Em declarações à Just News, explica que além de manter as competições já existentes (Scrub Up, Doctor, Crack my Case e Postn`Speak - competição científica, de simulação, apresentação de postéres e comunicações orais) e a qualidade do programa científico e social, "tínhamos como objetivo expandir o Congresso. Conseguimo-lo com a maior novidade deste ano, o Ready.VII.Go!, um conjunto de vários pré-cursos que abriram os 4 dias de congresso. Foi um sucesso!" 
Outro objetivo foi "aumentar também a componente prática dos workshops e o número dos mesmos, de forma a abranger um maior número de preferências pelos estudantes".
A estudante de Medicina faz ainda questão de referir "toda a renovação da imagem do congresso, quer em termos de cartazes e publicações, quer no ambiente mais moderno e tecnologicamente avançado com que recebemos os nossos convidados".
Esta edição contou com cerca de 470 participantes, "a grande maioria são estudantes da FMUC, mas não foram poucos os que vieram do Porto e Lisboa, ou ainda da Covilhã e Braga. Além disso, tivemos ainda alguns participantes vindos da Hungria e da Roménia".
"3…2…1… PUSH!", um workshop onde os participantes tiveram oportunidade de "saber mais sobre o trabalho de parto em si e também sobre o suporte básico de vida da mulher grávida"
Workshops: "facilita imenso a aprendizagem"
Do programa do VII In4Med destacam-se as quatro dezenas de workshops. Para Sofia Jardim, a decisão de aumentar "a componente prática dos workshops e o número dos mesmos", de forma a abranger um maior número de preferências pelos estudantes, resultou bastante bem:
"Com um maior número de possibilidade de escolhas, conseguiríamos abranger um maior leque de preferências pessoais de entre tantos participantes.

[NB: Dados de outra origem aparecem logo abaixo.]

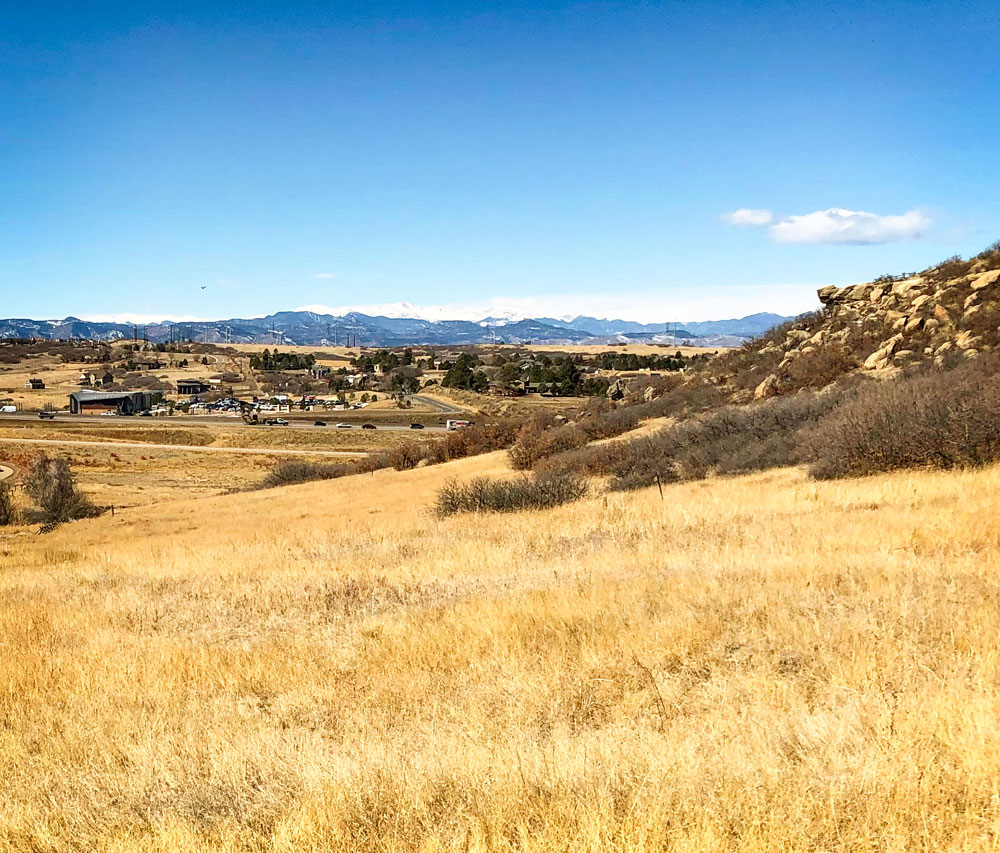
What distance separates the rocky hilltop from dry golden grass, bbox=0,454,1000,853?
65.5 feet

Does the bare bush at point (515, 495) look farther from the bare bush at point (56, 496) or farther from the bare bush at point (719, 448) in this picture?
the bare bush at point (56, 496)

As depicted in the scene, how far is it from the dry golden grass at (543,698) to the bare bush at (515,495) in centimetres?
774

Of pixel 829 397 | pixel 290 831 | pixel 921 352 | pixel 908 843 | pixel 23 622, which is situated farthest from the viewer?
pixel 921 352

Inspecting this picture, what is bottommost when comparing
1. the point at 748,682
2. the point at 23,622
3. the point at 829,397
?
the point at 23,622

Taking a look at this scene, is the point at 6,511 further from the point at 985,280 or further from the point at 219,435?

O facto de serem tantos workshops possibilita também a existência desses tais pequenos grupos de estudantes, o que facilita imenso a aprendizagem".

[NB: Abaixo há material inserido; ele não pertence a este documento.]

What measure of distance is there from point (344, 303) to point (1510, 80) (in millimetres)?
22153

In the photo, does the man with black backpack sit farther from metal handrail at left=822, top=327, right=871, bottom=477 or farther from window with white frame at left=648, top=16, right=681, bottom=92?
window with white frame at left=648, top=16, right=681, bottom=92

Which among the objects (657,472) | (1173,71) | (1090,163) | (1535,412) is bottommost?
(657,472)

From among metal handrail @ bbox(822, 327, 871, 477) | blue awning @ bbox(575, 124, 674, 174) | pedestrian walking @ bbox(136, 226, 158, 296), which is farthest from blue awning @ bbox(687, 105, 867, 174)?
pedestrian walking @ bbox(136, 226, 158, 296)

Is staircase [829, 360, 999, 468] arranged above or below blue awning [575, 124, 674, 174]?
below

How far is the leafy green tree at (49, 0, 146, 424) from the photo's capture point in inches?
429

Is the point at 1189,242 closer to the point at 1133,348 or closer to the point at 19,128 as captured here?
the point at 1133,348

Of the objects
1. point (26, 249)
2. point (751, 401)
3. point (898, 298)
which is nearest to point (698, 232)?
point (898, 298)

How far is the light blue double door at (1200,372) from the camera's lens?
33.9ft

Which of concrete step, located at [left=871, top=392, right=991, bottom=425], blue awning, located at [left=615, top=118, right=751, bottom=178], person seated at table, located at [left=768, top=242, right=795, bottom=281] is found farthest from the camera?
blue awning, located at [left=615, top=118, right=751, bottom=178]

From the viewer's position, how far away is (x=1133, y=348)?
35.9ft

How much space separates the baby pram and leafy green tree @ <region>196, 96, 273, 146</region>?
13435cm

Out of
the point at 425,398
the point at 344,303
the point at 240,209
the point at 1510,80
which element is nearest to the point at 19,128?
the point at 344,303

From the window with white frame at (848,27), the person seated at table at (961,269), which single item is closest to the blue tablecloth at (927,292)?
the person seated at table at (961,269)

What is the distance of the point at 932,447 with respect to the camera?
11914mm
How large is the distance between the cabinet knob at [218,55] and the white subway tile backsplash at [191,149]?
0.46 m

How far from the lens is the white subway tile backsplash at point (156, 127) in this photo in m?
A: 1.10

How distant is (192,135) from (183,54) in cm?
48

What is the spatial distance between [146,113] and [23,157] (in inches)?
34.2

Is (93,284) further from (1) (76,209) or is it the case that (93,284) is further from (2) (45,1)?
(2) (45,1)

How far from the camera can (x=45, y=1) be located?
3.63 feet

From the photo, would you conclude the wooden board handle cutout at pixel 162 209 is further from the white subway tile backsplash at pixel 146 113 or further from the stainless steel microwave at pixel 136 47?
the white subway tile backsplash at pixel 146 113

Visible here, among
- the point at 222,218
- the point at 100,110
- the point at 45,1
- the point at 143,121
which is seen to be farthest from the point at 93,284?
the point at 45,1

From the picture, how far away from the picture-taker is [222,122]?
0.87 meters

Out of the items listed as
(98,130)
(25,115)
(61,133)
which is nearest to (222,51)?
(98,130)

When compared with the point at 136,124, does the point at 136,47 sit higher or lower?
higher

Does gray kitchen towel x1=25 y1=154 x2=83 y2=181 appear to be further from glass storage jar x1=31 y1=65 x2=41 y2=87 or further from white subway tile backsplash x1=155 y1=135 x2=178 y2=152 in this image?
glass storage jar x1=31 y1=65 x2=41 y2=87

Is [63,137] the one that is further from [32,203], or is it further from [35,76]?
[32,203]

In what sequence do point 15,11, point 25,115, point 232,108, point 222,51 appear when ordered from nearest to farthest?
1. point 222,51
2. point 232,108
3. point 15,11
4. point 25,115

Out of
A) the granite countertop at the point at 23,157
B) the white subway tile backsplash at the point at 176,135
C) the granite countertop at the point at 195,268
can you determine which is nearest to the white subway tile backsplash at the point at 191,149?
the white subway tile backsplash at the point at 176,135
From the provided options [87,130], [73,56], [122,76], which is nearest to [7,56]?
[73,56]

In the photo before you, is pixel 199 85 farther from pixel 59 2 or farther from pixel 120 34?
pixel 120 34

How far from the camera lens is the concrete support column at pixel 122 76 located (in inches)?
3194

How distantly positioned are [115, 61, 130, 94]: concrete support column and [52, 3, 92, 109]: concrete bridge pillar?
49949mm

"Além de ser um ensino mais individualizado e pormenorizado, o ambiente torna-se mais acolhedor, sendo mais fácil a interação entre participantes e tutores.", afirma Sofia Jardim
"A perseverança da equipa triunfou"
Contudo, no que à organização dos workshops e do restante programa diz respeito, os desafios foram também mais exigentes:
"Primeiro temos que encontrar temas diferentes e que achemos interessantes abordar num novo workshop, depois encontrar um monitor dessa área que esteja disponível para o lecionar, e, por fim, há que arranjar todo o material necessário ao mesmo, desde modelos a kits de sutura, materiais descartáveis, material informático e até mesmo organizar a logística das salas onde os mesmos decorrerão."

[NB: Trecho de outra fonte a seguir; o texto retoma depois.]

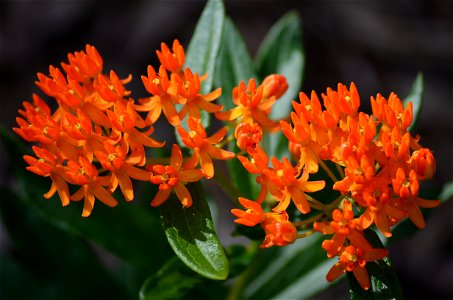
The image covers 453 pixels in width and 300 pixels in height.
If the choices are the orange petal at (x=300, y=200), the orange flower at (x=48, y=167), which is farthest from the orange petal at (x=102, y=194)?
the orange petal at (x=300, y=200)

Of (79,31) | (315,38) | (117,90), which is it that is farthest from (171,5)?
(117,90)

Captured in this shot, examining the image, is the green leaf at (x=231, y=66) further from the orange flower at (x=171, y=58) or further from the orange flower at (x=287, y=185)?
the orange flower at (x=287, y=185)

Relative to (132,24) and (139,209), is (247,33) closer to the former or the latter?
(132,24)

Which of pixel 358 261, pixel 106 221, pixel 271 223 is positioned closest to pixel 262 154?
pixel 271 223

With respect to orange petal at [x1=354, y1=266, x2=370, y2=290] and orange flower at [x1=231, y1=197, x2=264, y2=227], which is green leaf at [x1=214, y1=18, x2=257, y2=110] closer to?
orange flower at [x1=231, y1=197, x2=264, y2=227]

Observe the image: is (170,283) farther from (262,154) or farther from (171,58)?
(171,58)

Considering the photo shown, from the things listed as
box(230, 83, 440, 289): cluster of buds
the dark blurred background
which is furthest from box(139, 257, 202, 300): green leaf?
the dark blurred background
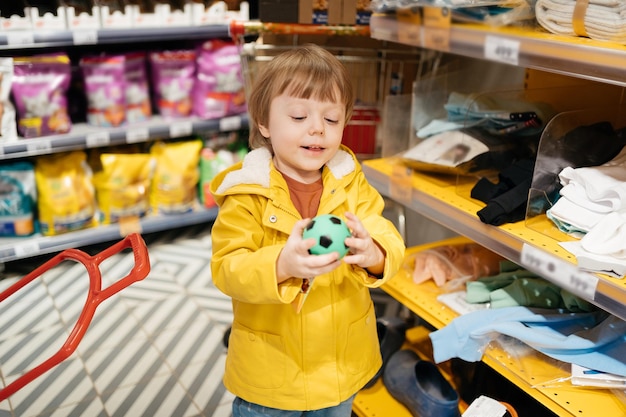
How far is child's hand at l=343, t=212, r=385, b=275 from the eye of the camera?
114 cm

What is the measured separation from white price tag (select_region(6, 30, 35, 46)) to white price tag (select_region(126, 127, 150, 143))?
58cm

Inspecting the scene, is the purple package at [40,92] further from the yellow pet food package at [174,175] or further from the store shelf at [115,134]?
the yellow pet food package at [174,175]

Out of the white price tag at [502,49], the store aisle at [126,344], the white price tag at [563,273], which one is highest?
the white price tag at [502,49]

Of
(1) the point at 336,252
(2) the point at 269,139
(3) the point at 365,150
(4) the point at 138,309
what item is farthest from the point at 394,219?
(1) the point at 336,252

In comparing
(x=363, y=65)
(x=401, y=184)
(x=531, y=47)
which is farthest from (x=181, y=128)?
(x=531, y=47)

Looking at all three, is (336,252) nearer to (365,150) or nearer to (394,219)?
(365,150)

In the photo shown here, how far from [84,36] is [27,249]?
3.21 ft

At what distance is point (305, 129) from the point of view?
124 centimetres

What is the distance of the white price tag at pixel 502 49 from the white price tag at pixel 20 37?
192 centimetres

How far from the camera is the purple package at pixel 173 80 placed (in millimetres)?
2988

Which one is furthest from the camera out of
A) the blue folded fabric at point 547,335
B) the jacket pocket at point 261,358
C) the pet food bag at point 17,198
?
the pet food bag at point 17,198

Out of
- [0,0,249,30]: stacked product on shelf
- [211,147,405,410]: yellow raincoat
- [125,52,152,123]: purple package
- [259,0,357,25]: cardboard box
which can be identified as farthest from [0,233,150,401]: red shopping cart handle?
[125,52,152,123]: purple package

Para Sofia Jardim, "a chave deste congresso está em todo o processo que o ergueu, que assenta em trabalho atempado, minucioso, atento e dedicado. Tivemos muitos nãos e alguns contratempos, mas a perseverança da equipa triunfou."
E sublinha: "A imagem do congresso é, e será, sempre o programa científico do mesmo, pelo que este é o que despende de mais trabalho".